• DATOS DE TRABAJO

^^^^

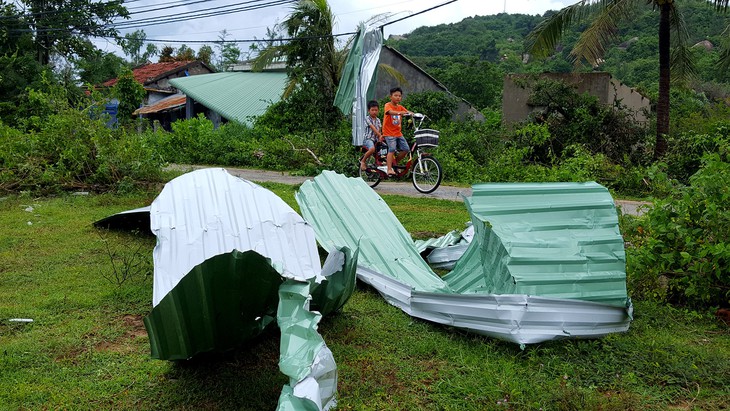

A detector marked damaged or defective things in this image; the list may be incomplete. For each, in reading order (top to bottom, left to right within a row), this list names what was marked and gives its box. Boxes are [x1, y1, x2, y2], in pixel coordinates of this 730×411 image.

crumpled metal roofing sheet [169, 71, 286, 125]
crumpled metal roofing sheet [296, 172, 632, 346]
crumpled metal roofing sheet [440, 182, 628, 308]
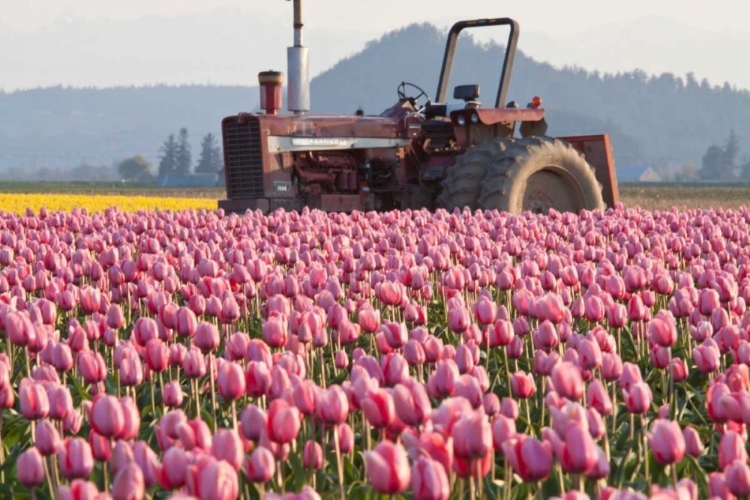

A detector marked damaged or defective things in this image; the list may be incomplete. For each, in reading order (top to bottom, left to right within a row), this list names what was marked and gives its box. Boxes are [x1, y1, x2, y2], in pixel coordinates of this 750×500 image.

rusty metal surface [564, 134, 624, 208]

^^^^

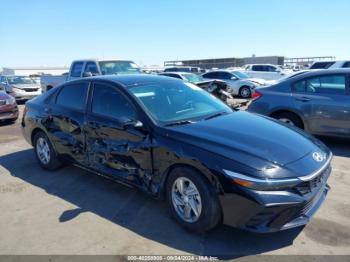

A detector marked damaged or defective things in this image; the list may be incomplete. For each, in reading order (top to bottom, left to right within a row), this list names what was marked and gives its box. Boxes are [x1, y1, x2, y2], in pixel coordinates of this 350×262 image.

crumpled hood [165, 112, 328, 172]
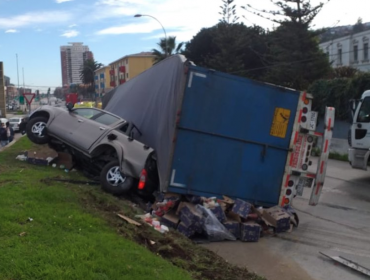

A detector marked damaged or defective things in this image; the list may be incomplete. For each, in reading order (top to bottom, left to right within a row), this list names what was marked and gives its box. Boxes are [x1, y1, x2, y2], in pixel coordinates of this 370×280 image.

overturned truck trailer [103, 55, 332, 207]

^^^^

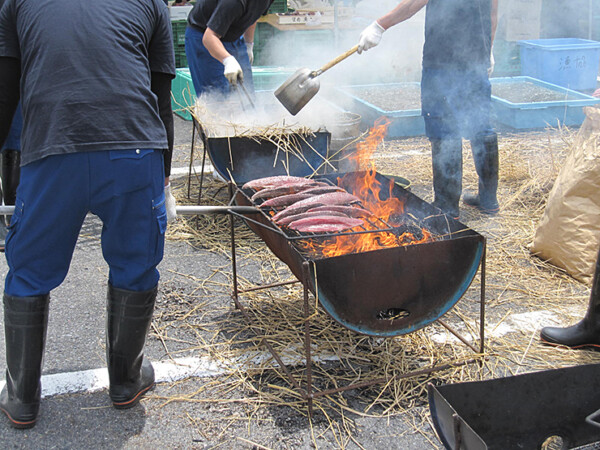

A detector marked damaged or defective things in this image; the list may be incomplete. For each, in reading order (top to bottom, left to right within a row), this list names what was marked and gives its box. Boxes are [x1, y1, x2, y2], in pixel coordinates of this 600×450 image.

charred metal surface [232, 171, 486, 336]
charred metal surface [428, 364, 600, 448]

^^^^

• DETALLES DEL EJERCICIO
Convierte en una tabla Markdown la parte de los registros que empieza en la línea que contiene "this 350×262 image." y termina en la que contiene "crumpled hood [165, 112, 328, 172]", ambas incluidas. Pon el número en la columna «Fila» y el texto de cada línea en la columna «Línea», y omite las líneas en blanco.

• EN RESPUESTA
| Fila | Línea |
|---|---|
| 1 | A detector marked damaged or defective things in this image; the list may be incomplete. For each, in reading order (top to bottom, left to right within a row), this list names what was marked and gives its box. Boxes are [x1, y1, x2, y2], in pixel coordinates of this 350×262 image. |
| 2 | crumpled hood [165, 112, 328, 172] |